文字通り、自分の客観的なステータスを数値化して示してくれるものだ……そして最も信頼のある身分証明書でもある。これがあれば迷子になった場合も平気だからな、失くすなよ?」
「(これが身分証明書か……チッ、面倒臭いな。ここで身分証明書を強制的に作らされる=私の正体が分かりやすくなるという事だ。だが、ここに来てしまい集められた以上抜け出す事は難しいな。強制的に確認しようものならキラークイーンで木っ端微塵に吹き飛ばす事も考えておくか)」スッ…
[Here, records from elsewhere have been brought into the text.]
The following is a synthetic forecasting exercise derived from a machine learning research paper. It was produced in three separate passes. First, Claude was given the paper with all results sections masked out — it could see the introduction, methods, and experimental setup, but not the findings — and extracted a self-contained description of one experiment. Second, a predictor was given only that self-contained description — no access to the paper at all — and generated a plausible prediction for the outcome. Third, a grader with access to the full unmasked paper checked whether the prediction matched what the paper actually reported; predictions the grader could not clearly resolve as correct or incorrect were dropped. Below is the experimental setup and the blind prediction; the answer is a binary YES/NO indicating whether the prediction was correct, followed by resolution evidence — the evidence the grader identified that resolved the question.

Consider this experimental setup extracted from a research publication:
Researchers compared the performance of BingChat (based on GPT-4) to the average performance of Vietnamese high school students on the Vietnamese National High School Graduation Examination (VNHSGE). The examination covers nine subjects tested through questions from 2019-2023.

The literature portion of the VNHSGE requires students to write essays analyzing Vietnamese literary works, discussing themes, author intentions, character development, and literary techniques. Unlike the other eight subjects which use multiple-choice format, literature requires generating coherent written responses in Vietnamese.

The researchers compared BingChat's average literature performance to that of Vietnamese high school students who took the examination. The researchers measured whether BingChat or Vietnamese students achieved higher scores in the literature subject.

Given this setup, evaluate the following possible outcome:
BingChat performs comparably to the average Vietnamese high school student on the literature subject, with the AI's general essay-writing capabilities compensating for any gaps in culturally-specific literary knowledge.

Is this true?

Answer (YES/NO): YES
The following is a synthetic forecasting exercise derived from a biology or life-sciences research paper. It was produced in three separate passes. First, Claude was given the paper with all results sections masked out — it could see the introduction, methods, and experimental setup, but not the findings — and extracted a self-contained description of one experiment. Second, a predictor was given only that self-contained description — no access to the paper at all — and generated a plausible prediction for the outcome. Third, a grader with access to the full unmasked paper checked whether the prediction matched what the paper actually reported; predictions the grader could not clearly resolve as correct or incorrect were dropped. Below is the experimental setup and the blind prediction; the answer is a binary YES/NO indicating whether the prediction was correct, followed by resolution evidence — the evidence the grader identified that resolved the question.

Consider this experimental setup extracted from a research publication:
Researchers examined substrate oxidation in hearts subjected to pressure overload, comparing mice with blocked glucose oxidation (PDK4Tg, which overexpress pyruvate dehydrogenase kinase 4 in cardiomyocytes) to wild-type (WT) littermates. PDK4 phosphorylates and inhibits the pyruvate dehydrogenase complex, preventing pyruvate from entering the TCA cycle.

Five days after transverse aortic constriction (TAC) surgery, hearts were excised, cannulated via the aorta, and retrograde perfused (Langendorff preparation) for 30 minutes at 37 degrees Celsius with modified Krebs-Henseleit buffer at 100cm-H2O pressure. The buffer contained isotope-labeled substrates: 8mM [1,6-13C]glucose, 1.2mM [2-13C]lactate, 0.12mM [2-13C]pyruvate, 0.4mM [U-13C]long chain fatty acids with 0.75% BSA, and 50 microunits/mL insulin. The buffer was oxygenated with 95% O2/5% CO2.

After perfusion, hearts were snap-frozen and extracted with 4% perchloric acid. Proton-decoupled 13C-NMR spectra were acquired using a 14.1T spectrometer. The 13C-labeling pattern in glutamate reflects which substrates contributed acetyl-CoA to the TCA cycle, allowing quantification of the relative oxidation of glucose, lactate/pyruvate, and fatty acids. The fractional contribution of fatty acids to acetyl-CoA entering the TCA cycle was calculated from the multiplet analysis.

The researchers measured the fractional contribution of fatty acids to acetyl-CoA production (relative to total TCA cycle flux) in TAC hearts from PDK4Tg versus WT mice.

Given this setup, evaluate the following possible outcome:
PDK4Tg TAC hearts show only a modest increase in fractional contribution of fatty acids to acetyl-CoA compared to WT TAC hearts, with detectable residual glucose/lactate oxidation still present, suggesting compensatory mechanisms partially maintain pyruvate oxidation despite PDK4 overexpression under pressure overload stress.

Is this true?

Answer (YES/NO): NO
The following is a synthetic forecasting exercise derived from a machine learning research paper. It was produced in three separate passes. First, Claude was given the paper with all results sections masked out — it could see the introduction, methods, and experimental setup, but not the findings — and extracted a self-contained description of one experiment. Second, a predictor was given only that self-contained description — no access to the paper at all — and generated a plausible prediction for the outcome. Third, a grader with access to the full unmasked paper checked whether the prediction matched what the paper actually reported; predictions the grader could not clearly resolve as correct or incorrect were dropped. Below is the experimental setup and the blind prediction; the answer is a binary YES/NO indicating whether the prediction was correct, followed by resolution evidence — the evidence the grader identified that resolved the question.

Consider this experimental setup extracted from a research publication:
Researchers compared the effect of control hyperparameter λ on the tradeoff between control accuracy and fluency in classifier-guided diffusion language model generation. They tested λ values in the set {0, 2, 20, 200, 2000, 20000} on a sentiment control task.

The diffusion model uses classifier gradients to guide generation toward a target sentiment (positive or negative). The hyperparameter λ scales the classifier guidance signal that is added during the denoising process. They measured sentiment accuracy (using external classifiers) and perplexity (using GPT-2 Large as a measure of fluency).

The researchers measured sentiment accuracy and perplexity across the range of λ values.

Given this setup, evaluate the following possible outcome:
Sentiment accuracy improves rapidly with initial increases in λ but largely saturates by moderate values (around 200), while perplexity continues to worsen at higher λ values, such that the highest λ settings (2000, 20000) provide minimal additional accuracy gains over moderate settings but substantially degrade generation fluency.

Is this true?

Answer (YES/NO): NO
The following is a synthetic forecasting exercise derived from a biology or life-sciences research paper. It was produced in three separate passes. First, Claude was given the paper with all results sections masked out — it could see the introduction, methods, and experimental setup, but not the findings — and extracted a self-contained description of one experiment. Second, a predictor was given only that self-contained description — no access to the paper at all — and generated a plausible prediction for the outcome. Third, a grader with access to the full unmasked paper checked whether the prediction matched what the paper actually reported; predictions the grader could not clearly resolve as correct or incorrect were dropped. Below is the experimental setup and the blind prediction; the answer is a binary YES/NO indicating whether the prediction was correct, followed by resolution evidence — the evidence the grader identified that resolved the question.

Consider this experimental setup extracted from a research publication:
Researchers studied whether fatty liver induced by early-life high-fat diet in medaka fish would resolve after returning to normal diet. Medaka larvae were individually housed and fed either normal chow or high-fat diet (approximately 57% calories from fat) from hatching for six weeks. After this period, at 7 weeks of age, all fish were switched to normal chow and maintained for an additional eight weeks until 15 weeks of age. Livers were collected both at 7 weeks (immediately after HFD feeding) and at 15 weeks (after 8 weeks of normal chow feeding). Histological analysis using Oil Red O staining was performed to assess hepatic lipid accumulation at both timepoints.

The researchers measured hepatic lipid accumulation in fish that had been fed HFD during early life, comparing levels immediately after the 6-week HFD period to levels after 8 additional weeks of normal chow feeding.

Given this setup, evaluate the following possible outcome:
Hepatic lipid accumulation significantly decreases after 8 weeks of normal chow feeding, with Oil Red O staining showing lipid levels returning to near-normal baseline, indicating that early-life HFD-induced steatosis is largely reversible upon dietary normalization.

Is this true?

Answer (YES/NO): YES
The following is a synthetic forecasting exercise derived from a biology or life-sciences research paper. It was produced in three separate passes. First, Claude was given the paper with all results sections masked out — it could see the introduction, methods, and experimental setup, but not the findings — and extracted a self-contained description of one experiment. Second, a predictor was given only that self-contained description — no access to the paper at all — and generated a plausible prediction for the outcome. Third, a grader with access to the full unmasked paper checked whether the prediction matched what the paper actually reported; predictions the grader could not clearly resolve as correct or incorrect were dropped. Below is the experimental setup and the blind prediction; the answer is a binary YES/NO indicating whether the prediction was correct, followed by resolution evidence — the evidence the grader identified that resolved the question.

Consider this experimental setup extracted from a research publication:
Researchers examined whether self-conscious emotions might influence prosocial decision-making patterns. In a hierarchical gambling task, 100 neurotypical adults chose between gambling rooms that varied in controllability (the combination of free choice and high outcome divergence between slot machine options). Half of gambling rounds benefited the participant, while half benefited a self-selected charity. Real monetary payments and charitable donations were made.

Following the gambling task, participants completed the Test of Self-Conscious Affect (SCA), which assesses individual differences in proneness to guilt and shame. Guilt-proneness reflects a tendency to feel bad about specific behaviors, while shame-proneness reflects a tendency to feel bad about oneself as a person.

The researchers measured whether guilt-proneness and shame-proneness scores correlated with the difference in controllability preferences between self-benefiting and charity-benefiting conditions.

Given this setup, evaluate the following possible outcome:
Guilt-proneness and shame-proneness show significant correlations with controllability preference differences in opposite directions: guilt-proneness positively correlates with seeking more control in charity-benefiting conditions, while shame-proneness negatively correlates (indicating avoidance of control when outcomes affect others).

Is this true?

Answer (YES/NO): NO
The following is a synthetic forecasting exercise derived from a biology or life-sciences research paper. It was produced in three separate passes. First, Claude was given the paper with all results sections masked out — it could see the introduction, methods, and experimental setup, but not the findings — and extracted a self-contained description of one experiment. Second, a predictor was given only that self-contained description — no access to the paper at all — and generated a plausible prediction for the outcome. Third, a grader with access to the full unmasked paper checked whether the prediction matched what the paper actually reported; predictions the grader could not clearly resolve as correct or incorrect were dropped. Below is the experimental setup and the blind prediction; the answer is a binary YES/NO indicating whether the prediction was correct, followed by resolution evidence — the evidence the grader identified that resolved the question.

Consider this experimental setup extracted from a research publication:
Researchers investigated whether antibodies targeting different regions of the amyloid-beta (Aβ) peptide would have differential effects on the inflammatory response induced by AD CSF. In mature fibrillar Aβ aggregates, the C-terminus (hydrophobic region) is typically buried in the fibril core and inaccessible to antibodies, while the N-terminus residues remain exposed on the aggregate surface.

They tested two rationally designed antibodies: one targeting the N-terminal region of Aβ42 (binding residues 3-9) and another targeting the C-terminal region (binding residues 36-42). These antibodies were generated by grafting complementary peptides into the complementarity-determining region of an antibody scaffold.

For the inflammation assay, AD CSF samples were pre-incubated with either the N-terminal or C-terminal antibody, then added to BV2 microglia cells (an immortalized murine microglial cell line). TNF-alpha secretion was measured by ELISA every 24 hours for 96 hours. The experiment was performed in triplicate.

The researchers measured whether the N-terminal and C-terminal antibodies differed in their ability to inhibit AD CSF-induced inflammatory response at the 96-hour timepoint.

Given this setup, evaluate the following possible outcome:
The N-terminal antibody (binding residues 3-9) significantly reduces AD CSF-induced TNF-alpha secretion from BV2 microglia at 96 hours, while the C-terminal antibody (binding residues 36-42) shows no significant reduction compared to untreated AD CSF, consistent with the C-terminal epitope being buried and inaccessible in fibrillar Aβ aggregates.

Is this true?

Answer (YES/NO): YES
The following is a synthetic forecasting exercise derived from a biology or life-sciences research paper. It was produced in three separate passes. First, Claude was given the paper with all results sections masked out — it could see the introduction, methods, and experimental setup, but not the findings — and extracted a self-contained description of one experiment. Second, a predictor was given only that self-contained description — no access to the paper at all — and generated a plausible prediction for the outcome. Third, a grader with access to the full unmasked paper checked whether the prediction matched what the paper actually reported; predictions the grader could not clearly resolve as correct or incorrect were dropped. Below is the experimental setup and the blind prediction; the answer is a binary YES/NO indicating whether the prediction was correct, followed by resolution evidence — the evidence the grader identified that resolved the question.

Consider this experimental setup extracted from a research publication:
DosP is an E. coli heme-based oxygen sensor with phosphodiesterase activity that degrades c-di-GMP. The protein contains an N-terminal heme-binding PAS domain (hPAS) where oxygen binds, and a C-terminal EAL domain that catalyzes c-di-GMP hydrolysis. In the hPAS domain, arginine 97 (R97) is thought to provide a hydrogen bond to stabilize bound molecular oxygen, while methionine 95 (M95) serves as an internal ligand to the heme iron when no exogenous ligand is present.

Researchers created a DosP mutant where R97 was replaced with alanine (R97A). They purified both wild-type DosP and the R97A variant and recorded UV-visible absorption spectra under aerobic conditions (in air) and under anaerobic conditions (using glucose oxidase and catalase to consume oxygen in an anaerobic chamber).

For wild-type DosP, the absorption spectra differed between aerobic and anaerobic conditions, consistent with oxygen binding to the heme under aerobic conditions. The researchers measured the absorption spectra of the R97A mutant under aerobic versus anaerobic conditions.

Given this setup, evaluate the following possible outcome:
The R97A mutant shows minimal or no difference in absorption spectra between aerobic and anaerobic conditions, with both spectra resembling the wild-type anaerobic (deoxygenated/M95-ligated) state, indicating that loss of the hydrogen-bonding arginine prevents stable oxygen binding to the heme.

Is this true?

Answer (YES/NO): YES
自分の身分情報を簡単に確認出来てしまうこのステータスプレート、何とかしなくてはな……
「プレートの一面に魔法陣が刻まれているだろ?
そこに一緒に渡した針で指に傷を作って魔法陣に血を一滴垂らしてくれ。それで所持者が登録され、〝ステータスオープン〟と言えば表に自分のステータスが表示されるはずだぞ。
ああ、原理とか聞くなよ?そんなもん知らないからな」
ふむ、どうやらこのステータスプレートとやらはアーティファクトというものだそうだ。
恐らく魔法の様な非常に理解し難いスタンド能力の様な現象を引き起こす、特別な物がそう呼ばれているそうだ。
スタンド能力を宿した物と考えればいい……私の親父が持っていた〝スタンドの矢〟の様なものか。
にしても……指先か。
「(……自分でも言うのはなんだが、かなり手が綺麗だな)」スッ
私の手袋を外しながら指先を見つめてみる。いざ自分の手を見ると……意外と綺麗だな、と感じる。
顔を顰しかめながら指先に針を刺そうとしてみるが、どうにも傷付ける気が起きなかった。このままでは遅れてしまい嫌に目線が送られてしまう…代わりに、自分の細い腕に傷を付けて小さなドームみたいに浮き上がった血を魔法陣に擦りつけると……魔法陣が一瞬、薄く輝いた。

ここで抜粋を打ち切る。